:: What to do ::
Return every one of the entries below word for word, keeping each line as it stands.

:: Data to process ::
⁂

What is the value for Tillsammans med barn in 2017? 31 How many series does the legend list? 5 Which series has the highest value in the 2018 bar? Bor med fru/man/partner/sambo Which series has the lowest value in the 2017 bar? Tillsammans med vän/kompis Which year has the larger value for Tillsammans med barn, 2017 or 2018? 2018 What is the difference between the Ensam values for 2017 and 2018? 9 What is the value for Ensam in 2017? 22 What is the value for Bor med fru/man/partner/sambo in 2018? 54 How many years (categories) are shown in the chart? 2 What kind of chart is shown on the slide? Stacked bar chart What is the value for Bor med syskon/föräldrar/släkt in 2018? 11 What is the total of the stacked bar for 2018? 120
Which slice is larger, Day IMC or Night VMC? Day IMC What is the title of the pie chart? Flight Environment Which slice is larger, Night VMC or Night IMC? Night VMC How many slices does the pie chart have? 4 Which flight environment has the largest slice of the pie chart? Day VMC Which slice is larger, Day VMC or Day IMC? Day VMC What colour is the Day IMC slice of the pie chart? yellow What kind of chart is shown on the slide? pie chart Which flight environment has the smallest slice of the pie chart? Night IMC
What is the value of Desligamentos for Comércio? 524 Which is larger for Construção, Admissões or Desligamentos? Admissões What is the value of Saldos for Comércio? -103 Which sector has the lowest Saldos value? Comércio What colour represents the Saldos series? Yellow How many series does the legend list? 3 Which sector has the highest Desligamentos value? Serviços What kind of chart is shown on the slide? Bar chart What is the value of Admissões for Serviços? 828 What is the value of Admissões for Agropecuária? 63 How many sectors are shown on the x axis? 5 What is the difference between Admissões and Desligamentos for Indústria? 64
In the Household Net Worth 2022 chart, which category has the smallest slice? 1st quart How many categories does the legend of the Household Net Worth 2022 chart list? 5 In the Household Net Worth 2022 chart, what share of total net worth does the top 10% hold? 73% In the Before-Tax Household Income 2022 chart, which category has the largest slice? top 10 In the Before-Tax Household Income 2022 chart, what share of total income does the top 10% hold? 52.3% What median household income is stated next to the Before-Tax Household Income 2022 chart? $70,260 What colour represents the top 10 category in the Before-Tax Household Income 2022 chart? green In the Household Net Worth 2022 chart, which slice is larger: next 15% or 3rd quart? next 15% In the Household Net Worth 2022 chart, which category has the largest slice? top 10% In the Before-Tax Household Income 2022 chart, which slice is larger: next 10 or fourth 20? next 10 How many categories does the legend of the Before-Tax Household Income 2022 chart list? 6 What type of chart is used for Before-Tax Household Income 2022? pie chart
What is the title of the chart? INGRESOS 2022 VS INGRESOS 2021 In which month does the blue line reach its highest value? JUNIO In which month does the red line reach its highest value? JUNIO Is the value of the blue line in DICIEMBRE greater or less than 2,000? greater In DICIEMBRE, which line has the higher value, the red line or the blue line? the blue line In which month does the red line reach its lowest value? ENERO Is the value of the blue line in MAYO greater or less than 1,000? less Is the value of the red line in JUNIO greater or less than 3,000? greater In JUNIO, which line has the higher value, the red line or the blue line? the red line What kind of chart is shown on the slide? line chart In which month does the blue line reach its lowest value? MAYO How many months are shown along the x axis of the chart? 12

⁂

:: Answer space ::
What is the value for Tillsammans med barn in 2017? 31 How many series does the legend list? 5 Which series has the highest value in the 2018 bar? Bor med fru/man/partner/sambo Which series has the lowest value in the 2017 bar? Tillsammans med vän/kompis Which year has the larger value for Tillsammans med barn, 2017 or 2018? 2018 What is the difference between the Ensam values for 2017 and 2018? 9 What is the value for Ensam in 2017? 22 What is the value for Bor med fru/man/partner/sambo in 2018? 54 How many years (categories) are shown in the chart? 2 What kind of chart is shown on the slide? Stacked bar chart What is the value for Bor med syskon/föräldrar/släkt in 2018? 11 What is the total of the stacked bar for 2018? 120
Which slice is larger, Day IMC or Night VMC? Day IMC What is the title of the pie chart? Flight Environment Which slice is larger, Night VMC or Night IMC? Night VMC How many slices does the pie chart have? 4 Which flight environment has the largest slice of the pie chart? Day VMC Which slice is larger, Day VMC or Day IMC? Day VMC What colour is the Day IMC slice of the pie chart? yellow What kind of chart is shown on the slide? pie chart Which flight environment has the smallest slice of the pie chart? Night IMC
What is the value of Desligamentos for Comércio? 524 Which is larger for Construção, Admissões or Desligamentos? Admissões What is the value of Saldos for Comércio? -103 Which sector has the lowest Saldos value? Comércio What colour represents the Saldos series? Yellow How many series does the legend list? 3 Which sector has the highest Desligamentos value? Serviços What kind of chart is shown on the slide? Bar chart What is the value of Admissões for Serviços? 828 What is the value of Admissões for Agropecuária? 63 How many sectors are shown on the x axis? 5 What is the difference between Admissões and Desligamentos for Indústria? 64
In the Household Net Worth 2022 chart, which category has the smallest slice? 1st quart How many categories does the legend of the Household Net Worth 2022 chart list? 5 In the Household Net Worth 2022 chart, what share of total net worth does the top 10% hold? 73% In the Before-Tax Household Income 2022 chart, which category has the largest slice? top 10 In the Before-Tax Household Income 2022 chart, what share of total income does the top 10% hold? 52.3% What median household income is stated next to the Before-Tax Household Income 2022 chart? $70,260 What colour represents the top 10 category in the Before-Tax Household Income 2022 chart? green In the Household Net Worth 2022 chart, which slice is larger: next 15% or 3rd quart? next 15% In the Household Net Worth 2022 chart, which category has the largest slice? top 10% In the Before-Tax Household Income 2022 chart, which slice is larger: next 10 or fourth 20? next 10 How many categories does the legend of the Before-Tax Household Income 2022 chart list? 6 What type of chart is used for Before-Tax Household Income 2022? pie chart
What is the title of the chart? INGRESOS 2022 VS INGRESOS 2021 In which month does the blue line reach its highest value? JUNIO In which month does the red line reach its highest value? JUNIO Is the value of the blue line in DICIEMBRE greater or less than 2,000? greater In DICIEMBRE, which line has the higher value, the red line or the blue line? the blue line In which month does the red line reach its lowest value? ENERO Is the value of the blue line in MAYO greater or less than 1,000? less Is the value of the red line in JUNIO greater or less than 3,000? greater In JUNIO, which line has the higher value, the red line or the blue line? the red line What kind of chart is shown on the slide? line chart In which month does the blue line reach its lowest value? MAYO How many months are shown along the x axis of the chart? 12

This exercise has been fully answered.